Additionally, we evaluated and recorded prenatal, neonatal, and current childhood risk factors potentially associated with elevated BP classification including: (1) prenatal risk factors: donor/recipient status (donor = 1, recipient = 0), Quintero stage (1-4), gestational age (GA) at surgery (weeks), intrauterine growth restriction (IUGR) status prior to surgery (yes = 1, no = 0), and cardiomyopathy status (yes = 1, no = 0); (2) neonatal risk factors: raw birthweight (kg), SGA status (yes = 1, no = 0), and estimated GA at birth (weeks); and (3) current risk factors: raw height, height percentile, raw weight, weight percentile and Z-score, BMI percentile and Z-score, and concurrent cardiac or renal disease. IUGR was designated as <10% expected fetal weight for estimated GA. SGA was defined as <10% for weight at birth for estimated GA.

━━━━

In the passage on blood pressure risk factors, what is the exact wording from "Additionally, we evaluated" to "birth for estimated GA."? Quote it. Rely on the passage alone, drawing on no other source.

Items listed in a dataset:
━━━━

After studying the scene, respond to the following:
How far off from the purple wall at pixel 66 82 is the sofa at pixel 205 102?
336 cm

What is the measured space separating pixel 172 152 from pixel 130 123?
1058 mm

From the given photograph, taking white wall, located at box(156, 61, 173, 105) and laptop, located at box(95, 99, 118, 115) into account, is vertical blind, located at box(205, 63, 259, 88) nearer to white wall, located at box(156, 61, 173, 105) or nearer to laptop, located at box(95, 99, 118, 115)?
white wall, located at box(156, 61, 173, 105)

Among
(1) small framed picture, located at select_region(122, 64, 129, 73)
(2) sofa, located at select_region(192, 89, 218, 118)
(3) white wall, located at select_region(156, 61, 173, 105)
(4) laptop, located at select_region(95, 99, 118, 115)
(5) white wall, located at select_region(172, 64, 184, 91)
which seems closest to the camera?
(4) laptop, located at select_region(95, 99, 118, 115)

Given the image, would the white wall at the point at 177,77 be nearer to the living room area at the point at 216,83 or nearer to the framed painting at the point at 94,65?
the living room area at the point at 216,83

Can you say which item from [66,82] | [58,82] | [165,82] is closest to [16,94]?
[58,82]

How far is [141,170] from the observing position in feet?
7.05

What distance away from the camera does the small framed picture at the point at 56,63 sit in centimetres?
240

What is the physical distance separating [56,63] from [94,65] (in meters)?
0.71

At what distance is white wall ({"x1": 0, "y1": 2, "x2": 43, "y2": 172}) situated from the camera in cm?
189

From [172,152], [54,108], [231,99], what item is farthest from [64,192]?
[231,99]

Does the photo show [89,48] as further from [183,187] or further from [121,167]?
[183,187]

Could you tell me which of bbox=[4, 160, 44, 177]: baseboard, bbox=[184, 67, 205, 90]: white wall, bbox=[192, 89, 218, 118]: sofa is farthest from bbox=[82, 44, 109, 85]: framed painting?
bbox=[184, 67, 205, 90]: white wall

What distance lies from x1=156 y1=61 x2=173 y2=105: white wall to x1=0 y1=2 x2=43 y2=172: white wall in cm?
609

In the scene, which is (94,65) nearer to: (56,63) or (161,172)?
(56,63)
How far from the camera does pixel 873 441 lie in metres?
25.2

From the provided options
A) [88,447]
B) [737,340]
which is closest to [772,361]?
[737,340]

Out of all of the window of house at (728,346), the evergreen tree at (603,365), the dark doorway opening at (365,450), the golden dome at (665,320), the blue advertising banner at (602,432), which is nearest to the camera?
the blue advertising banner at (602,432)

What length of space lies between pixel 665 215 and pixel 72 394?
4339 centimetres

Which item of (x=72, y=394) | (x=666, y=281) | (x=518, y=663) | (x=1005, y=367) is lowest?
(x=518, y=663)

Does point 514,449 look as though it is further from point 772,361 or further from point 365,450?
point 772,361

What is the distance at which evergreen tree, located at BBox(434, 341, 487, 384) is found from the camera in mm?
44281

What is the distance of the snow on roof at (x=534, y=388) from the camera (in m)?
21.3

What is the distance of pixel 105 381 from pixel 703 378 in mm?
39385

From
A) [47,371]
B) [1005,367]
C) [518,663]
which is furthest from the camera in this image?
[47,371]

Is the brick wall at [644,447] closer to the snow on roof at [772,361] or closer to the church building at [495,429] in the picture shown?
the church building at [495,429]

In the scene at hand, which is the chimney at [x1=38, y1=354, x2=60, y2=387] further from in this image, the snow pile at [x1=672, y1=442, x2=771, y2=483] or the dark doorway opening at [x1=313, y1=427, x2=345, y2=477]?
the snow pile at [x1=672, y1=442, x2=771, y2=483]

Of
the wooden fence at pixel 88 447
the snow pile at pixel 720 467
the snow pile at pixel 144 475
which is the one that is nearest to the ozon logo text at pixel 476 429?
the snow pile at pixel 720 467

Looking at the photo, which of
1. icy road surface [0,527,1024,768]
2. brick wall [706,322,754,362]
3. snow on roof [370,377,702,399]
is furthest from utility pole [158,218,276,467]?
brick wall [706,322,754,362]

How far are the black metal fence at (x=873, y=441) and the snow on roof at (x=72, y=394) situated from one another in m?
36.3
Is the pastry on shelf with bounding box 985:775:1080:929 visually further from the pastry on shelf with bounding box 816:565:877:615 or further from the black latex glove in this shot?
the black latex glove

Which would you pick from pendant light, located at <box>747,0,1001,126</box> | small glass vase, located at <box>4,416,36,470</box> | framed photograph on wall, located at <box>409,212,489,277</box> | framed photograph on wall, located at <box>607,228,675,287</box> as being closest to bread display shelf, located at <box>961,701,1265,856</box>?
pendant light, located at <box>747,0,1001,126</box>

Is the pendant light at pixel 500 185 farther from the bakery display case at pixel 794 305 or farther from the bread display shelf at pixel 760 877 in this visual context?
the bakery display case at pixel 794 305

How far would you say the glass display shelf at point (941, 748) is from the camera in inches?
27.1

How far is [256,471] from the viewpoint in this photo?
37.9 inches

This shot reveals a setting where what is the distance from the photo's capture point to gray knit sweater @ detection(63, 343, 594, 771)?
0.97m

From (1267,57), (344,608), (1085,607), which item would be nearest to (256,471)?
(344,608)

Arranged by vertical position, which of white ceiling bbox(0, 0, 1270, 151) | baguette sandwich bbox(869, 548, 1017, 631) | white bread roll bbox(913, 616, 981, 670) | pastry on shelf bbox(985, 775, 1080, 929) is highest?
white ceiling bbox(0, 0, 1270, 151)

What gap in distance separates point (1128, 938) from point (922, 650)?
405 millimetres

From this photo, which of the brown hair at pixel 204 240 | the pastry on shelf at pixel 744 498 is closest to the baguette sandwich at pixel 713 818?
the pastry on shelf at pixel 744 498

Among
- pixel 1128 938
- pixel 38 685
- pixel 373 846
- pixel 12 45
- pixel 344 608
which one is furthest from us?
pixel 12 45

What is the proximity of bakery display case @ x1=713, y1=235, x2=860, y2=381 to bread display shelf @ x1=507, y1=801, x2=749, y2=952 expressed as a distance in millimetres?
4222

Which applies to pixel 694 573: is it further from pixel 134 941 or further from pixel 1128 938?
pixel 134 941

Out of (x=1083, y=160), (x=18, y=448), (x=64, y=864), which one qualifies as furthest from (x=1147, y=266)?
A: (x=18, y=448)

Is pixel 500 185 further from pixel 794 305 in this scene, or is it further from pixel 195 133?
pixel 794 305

━━━━

* **Answer to the problem**:
Additionally, we evaluated and recorded prenatal, neonatal, and current childhood risk factors potentially associated with elevated BP classification including: (1) prenatal risk factors: donor/recipient status (donor = 1, recipient = 0), Quintero stage (1-4), gestational age (GA) at surgery (weeks), intrauterine growth restriction (IUGR) status prior to surgery (yes = 1, no = 0), and cardiomyopathy status (yes = 1, no = 0); (2) neonatal risk factors: raw birthweight (kg), SGA status (yes = 1, no = 0), and estimated GA at birth (weeks); and (3) current risk factors: raw height, height percentile, raw weight, weight percentile and Z-score, BMI percentile and Z-score, and concurrent cardiac or renal disease. IUGR was designated as <10% expected fetal weight for estimated GA. SGA was defined as <10% for weight at birth for estimated GA.